_id-less indices - Githubissues

jpountz commented 5 years ago

Various experiments over time have highlighted that the _id field, and to some extent the _seq_no field, use non-negligible disk space. When indexing tiny documents, these two fields combined can end up using more than 50% of the index size. Are there conditions in which we could enable users to drop the _id field in order to save resources?

elasticmachine commented 5 years ago

Pinging @elastic/es-distributed (:Distributed/Distributed)

jpountz commented 5 years ago

We discussed two special kinds of indices that could work without ids:

Read-only indices. These would work by creating a regular index, adding data to it and at some point turning it read-only. This operation would be non reversible and could allow to get rid of the _id, _seq_no and _primary_term fields, since those are not needed for searching. After an index is turned read-only, indexing, GET, delete and update operations would be rejected.
Append-only indices. These indices would need to be created as append-only from the beginning and would only allow append index requests (POST index/_doc). GET, delete and update operations would be rejected. It would work internally by dropping the _id, _seq_no and _primary_term fields as part of the merge process on all segments whose sequence numbers are part of no retention lease.

Read-only indices would be much simpler to implement and would fit nicely into index lifecycle management. Its main drawback is that savings are delayed to a later time, so this might not address the perception that Elasticsearch uses a lot of disk space, and Elasticsearch would still perform poorly disk-usage-wise in benchmarks unless turned into a read-only index at the end of the benchmark. Append-only indices would address these points but also bring more complexity in order to avoid duplicates because of client-side retries, or because of retries on the coordinating node.

There is potential for better compression of these fields, but reducing by 20% would already be huge and would only reduce the overall index size by 10% assuming that _id/_seq_no take 50% of the index size, which is why we are rather looking at removing these fields completely. We will probably want to look into some compression improvements, but this is not the focus of this issue.
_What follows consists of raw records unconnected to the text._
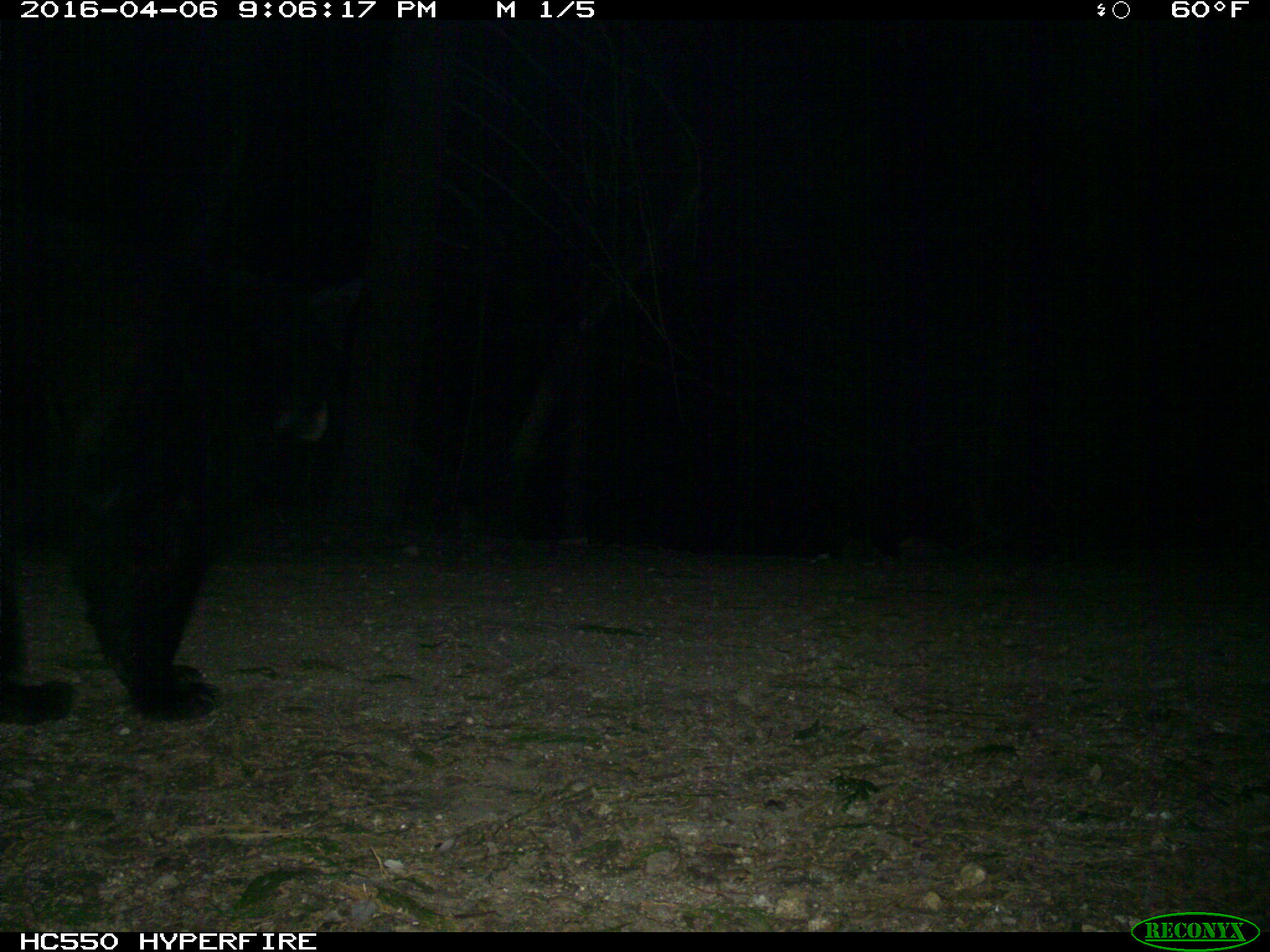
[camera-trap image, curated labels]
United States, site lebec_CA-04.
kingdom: Animalia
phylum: Chordata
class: Mammalia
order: Carnivora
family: Ursidae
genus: Ursus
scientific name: Ursus americanus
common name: american black bear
Ursus americanus (american black bear).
Since the relative overhead of _id/_seq_no is mostly noticeable when documents are very small, a point was made that we could also look into providing better tooling to help e.g. merge several measurements into a single document in order to have fewer, larger documents.

Next steps:

Get a better sense of the complexity of append-only indices and whether their benefits are worth this complexity.
Better understand when users create small documents and whether better tooling could help create fewer larger documents.
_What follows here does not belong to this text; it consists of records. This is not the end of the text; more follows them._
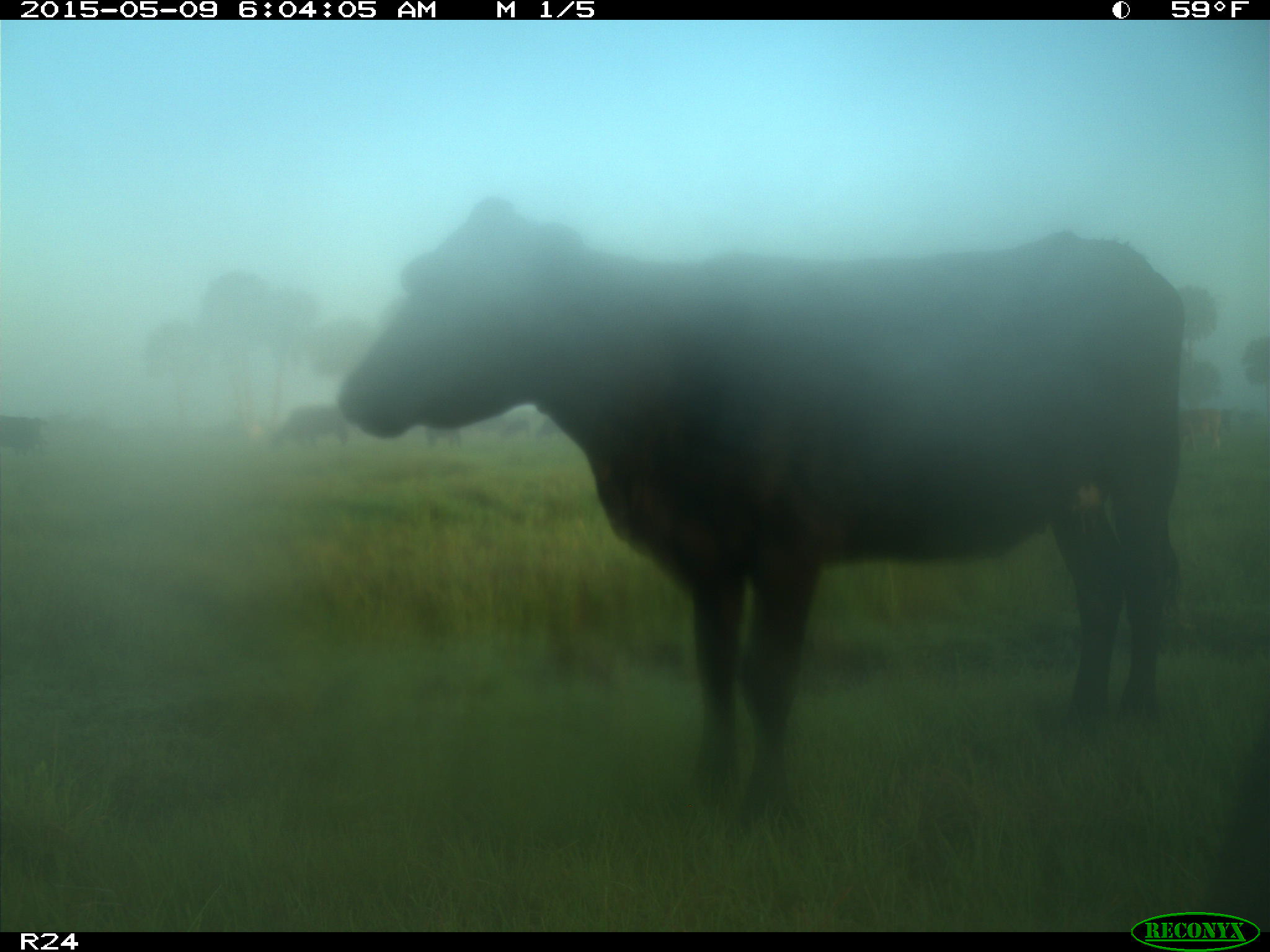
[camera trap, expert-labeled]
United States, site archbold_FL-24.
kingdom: Animalia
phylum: Chordata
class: Mammalia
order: Artiodactyla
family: Bovidae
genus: Bos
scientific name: Bos taurus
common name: domestic cow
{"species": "Bos taurus (domestic cow)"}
martijnvg commented 4 years ago

Dropping the _id field in the context of data streams makes perhaps more sense than just on regular indices. Currently a data stream only accepts append-only writes, but updates/deletes are allowed directly via the backing indices. We can think about introducing new data stream specializations then we can better enforce id-less / append-only writes.
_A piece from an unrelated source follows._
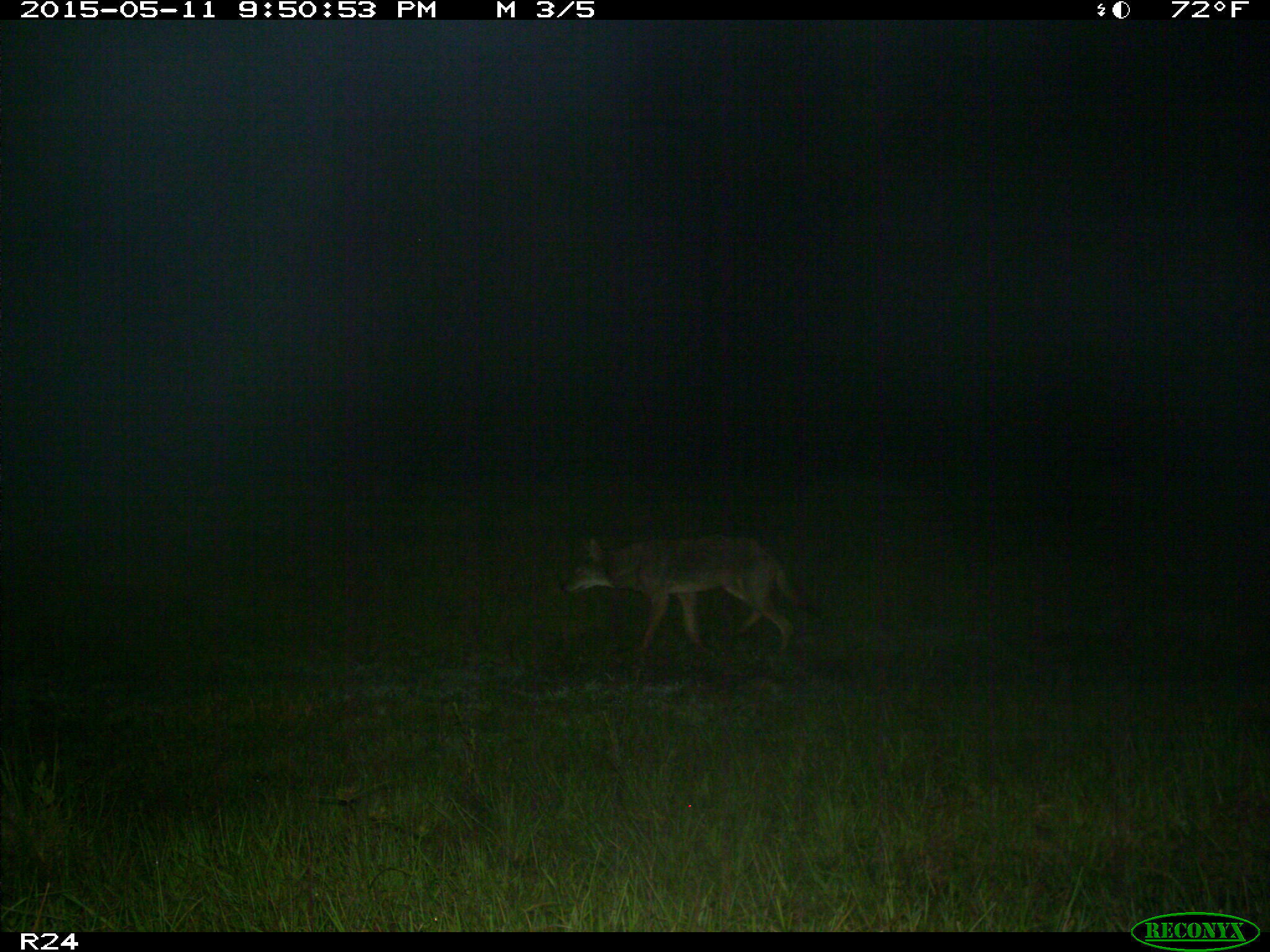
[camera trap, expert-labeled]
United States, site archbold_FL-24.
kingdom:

I think there is a place for both kinds of _id removal in the context of data streams. In case that updating (or client retries) should be allowed for a long period of time then perhaps a backing index should drop the _id when it is effectively read only (we could then drop _id, _seq_no and _primary_term as part of the force merging performed by ilm). In the case that client retries aren't that important then the _id field can be dropped as soon as the document's seqno is past the minimum retained seqno (so _id is available for replica replication and ccr). Even in the latter case, client retries could still be possible if the previous write's seqno is greater than the minimum retained seqno (the window of operations could be kept large if that is required in certain setups).

Both kinds of implementations would be centered around a merge policy that drops the _id and new data stream semantics, so I think having both options available shouldn't add that much work.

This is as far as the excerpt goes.